**GOAL OF THE EXERCISE**
Could you print, exactly and without pictures, only the lines from the one with "Мивка за вграждане TEKA - Aura 45 B-TG" through the end of the records below?

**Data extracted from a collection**
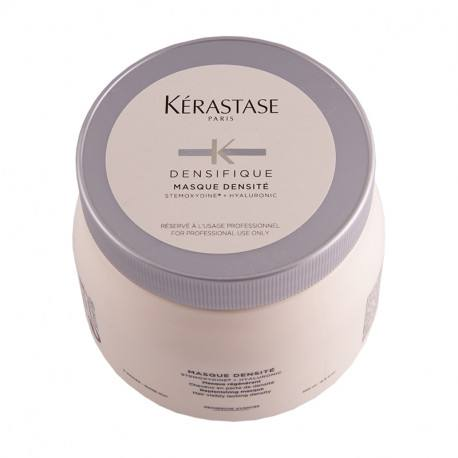 KERASTASE DENSIFIQUE MASQUE DENSITE Masca 500ml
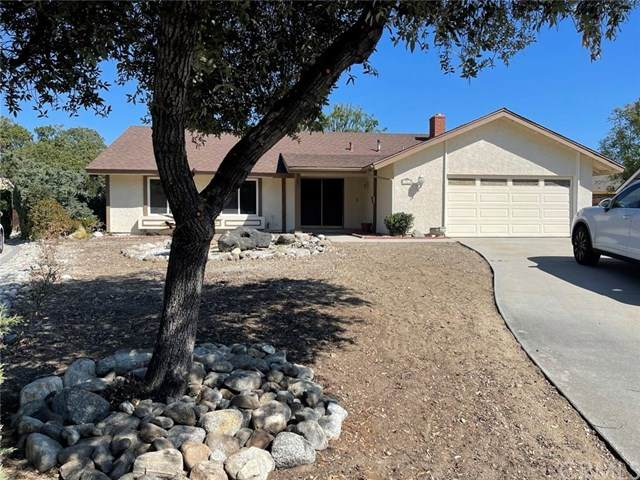 1964 Barrington Court, Claremont, CA 91711 (#WS21047753) :: The Costantino Group | Cal American Homes and Realty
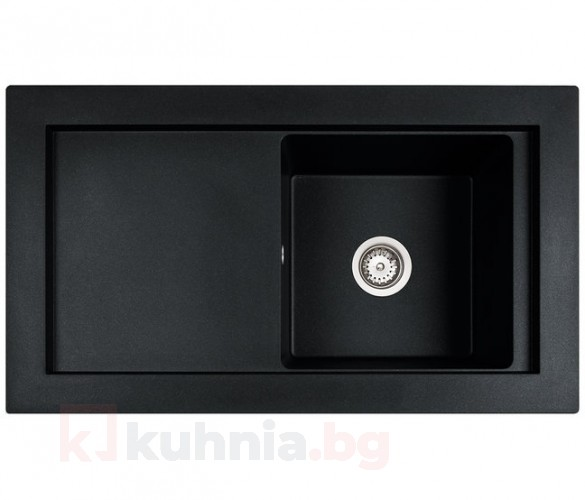 Мивка за вграждане TEKA - Aura 45 B-TG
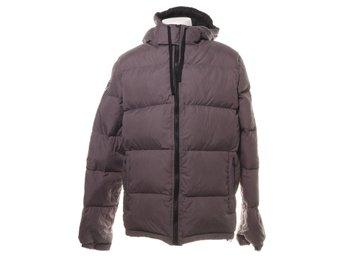 solid jacket beige män jackor ytterkläder värt information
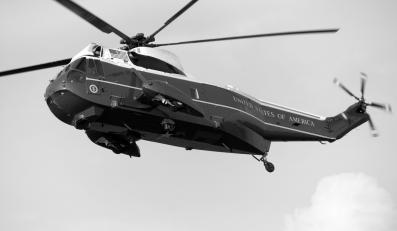 Sikorsky VH-3D (Sea King)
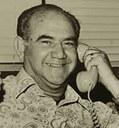 Claudionor Batista de Oliveira (In memoriam)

**RESPONSE TO THE EXERCISE**
 Мивка за вграждане TEKA - Aura 45 B-TG
 solid jacket beige män jackor ytterkläder värt information
 Sikorsky VH-3D (Sea King)
 Claudionor Batista de Oliveira (In memoriam)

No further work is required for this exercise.